GameStop's window to cash in on the meme stock rally is closing
A raucous two-week stretch for GameStop Corp. has more than tripled its share price, but the company itself hasn’t taken advantage of the surge by selling stock — and the explanations about why are wide-ranging.
Unlike AMC Entertainment Holdings Inc., a fellow meme stock darling that did cash in as shares spiked, GameStop apparently didn’t have a so-called at-the-market filing in place ahead of the rally which would allow it to sell new shares with no additional paperwork. The retailer also is expected to release quarterly earnings soon, and may have decided it wouldn’t or couldn’t speed up the disclosures the U.S. Securities and Exchange Commission would likely require to sell new stock.

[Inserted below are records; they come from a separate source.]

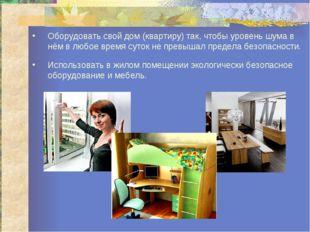 Оборудовать свой дом (квартиру) так, чтобы уровень шума в нём в любое время с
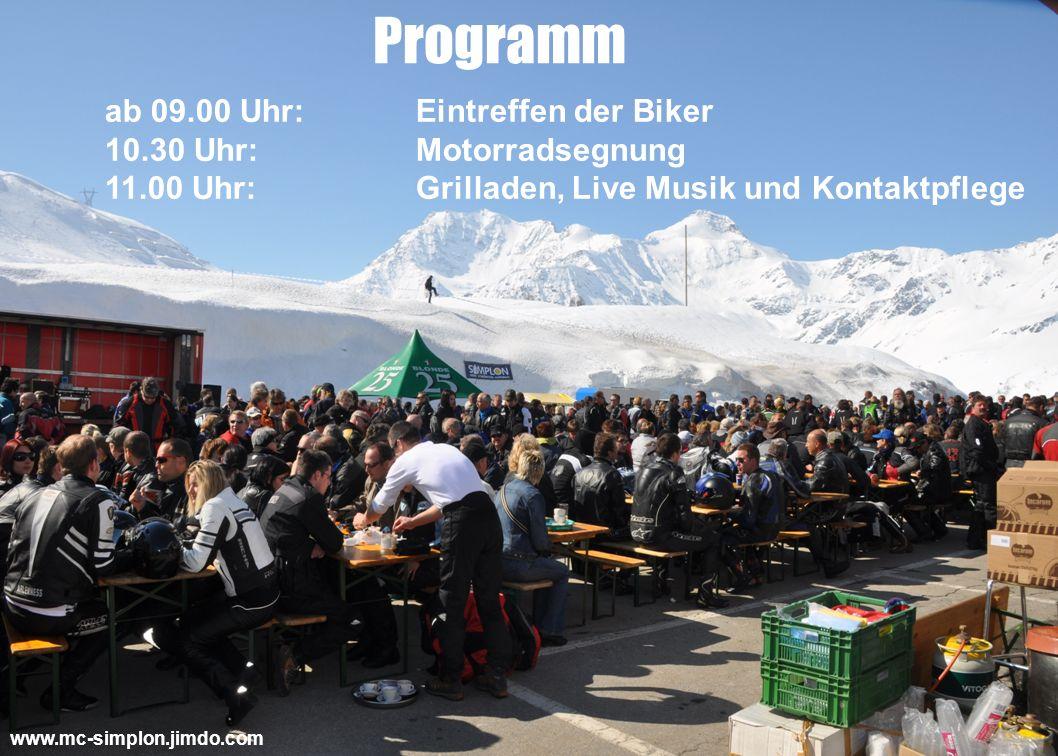 ab 09.00 Uhr: Eintreffen der Biker 10.30 Uhr: Motorradsegnung 11.00 Uhr: Grilladen, Live Musik und Kontaktpflege Programm www.mc-simplon.jimdo.com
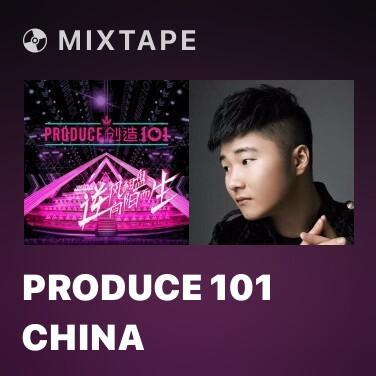 Mixtape Produce 101 China - Various Artists
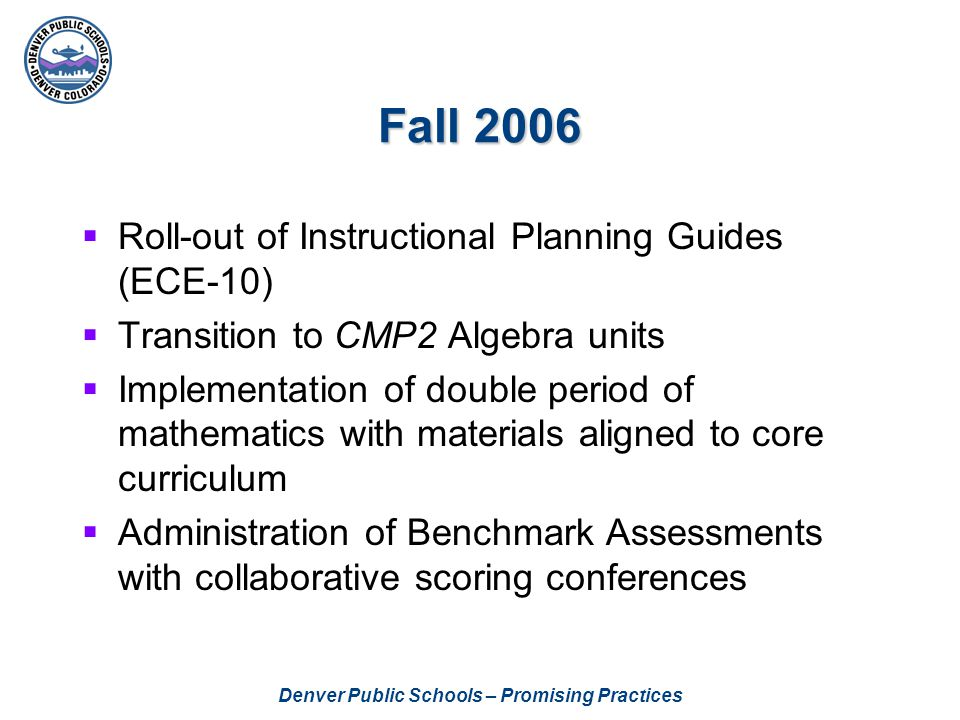 Denver Public Schools – Promising Practices Fall 2006  Roll-out of Instructional Planning Guides (ECE-10)  Transition to CMP2 Algebra units  Implem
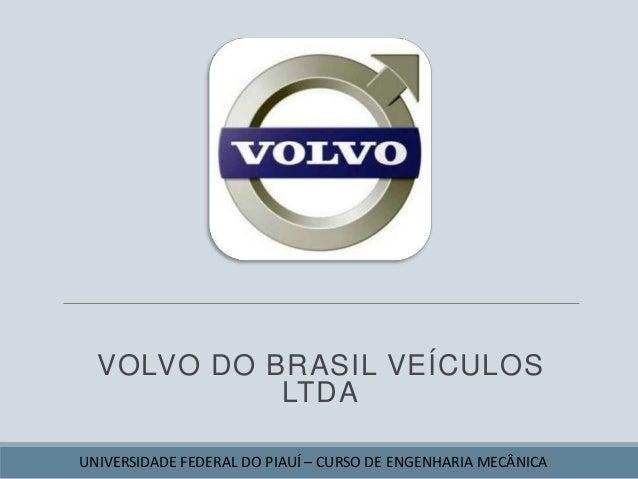 VOLVO DO BRASIL VEÍCULOS LTDA UNIVERSIDADE FEDERAL DO PIAUÍ – CURSO DE ENGENHARIA MECÂNICA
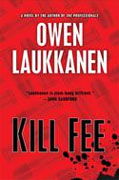 Buy *Kill Fee (A Stevens and Windermere Novel)* by Owen Laukkanen online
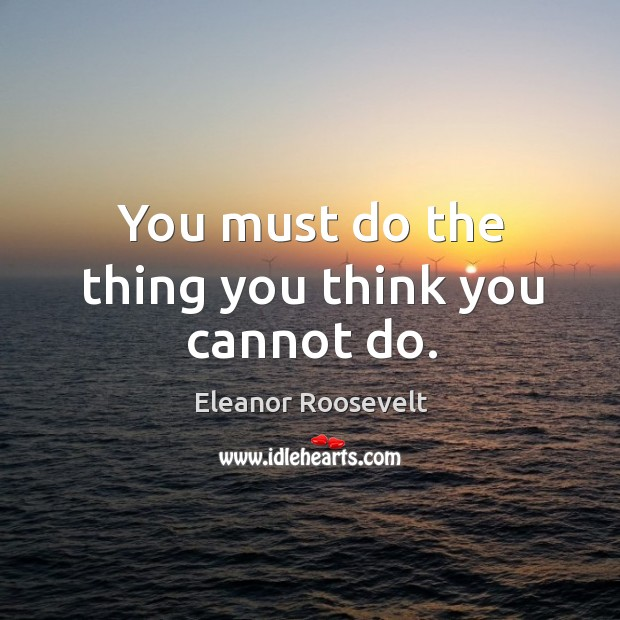 Image, You must do the thing you think you cannot do.
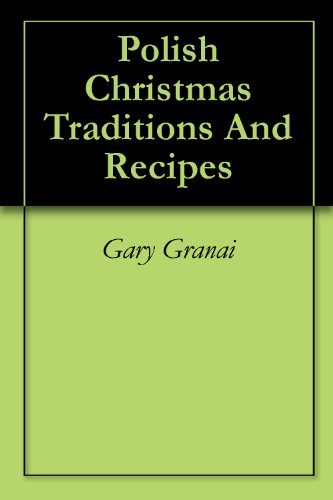 Polish Christmas Traditions And Recipes by Gary Granai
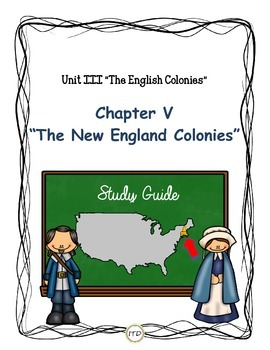 Study Guide 5th Gr S. Studies Chapter 5 The New England Co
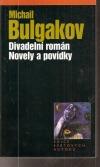 Divadelní román; Novely a povídky.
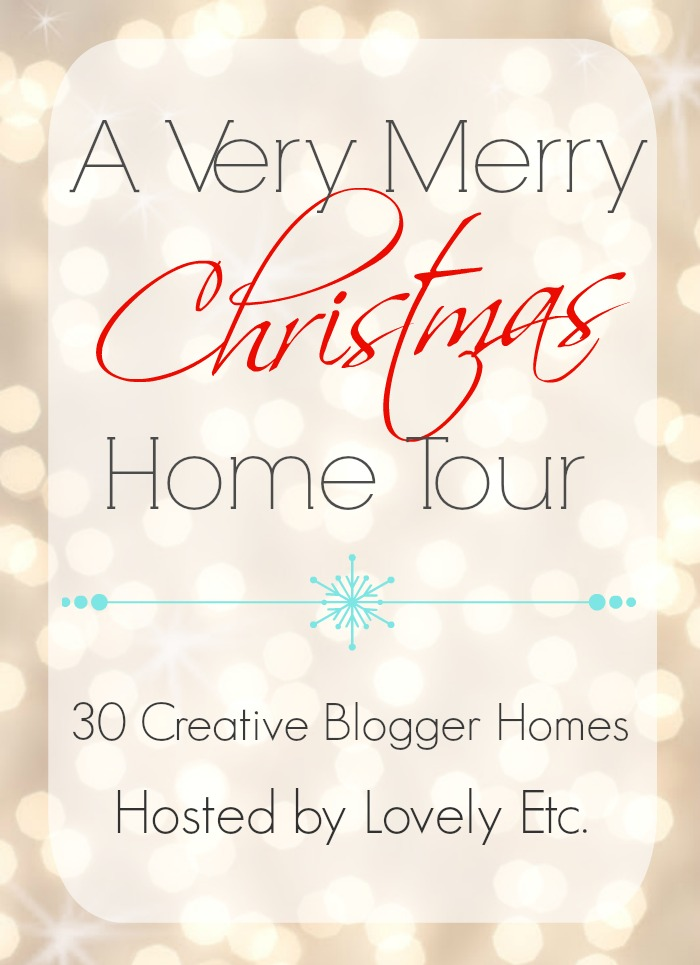 Christmas Home Tour - a very merry christmas tour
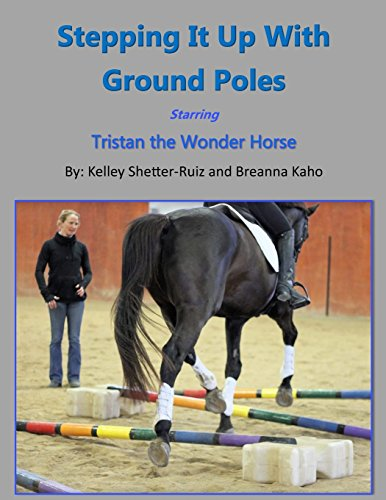 Stepping It Up With Ground Poles Starring Tristan the Wonder Horse par  Kelley Shetter-Ruiz, Breanna Kaho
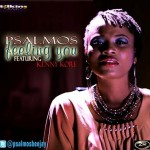 MUSIC: Psalmos – Feeling you (ft Kenny k'ore) [DOWNLOAD]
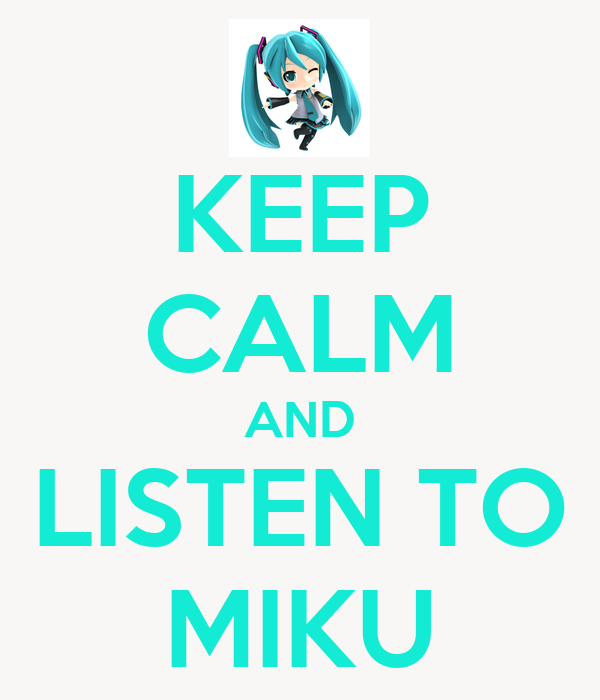 KEEP CALM AND LISTEN TO MIKU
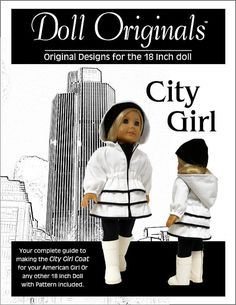 City Girl Coat Pattern for the 18 inch Doll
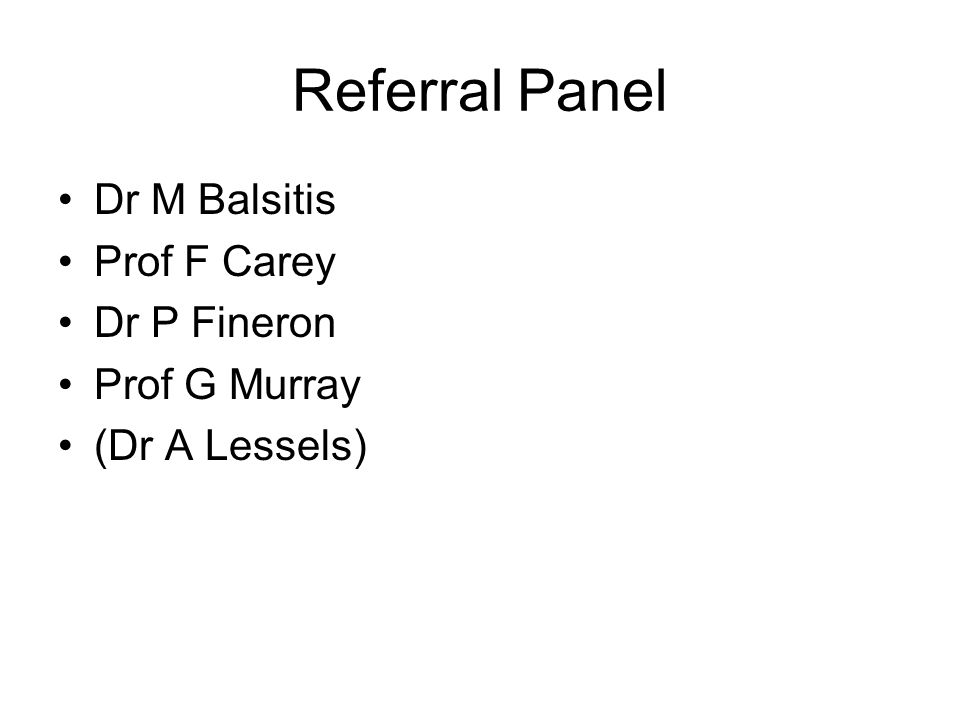 Referral Panel Dr M Balsitis Prof F Carey Dr P Fineron Prof G Murray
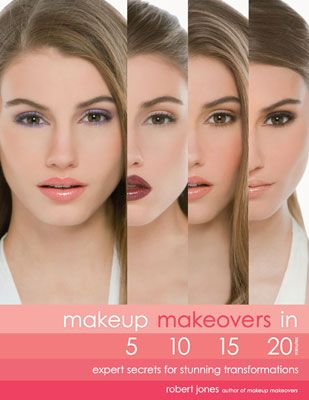 Robert Jones, Makeup Artist: Makeup makeovers in 5, 10, 15 and 20 minutes. A step-by-step guide to realistic, everyday makeup for the woman on the go.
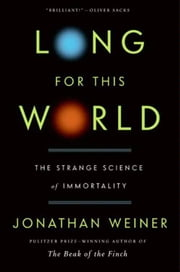 Long for This World - The Strange Science of Immortality ebook by Jonathan Weiner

For companies to set up and sell shares in an ATM offering they “would need to disclose any material information,” which would include earnings in some capacity, said Jay Ritter, professor of finance at the University of Florida. “If the ATM was already ongoing, since it is up to a broker-dealer to execute the trades rather than the company, there is less disclosure required than if the company tells a broker-dealer to start issuing.”
Even if the regulatory lane was clear, a move for GameStop to sell new shares for the first time since 2021 when it raised more than US$1 billion could irk loyal traders who have touted its clean balance sheet, with essentially zero debt and nearly $1 billion in cash, as a reason why the company was a bargain as recently as a week ago.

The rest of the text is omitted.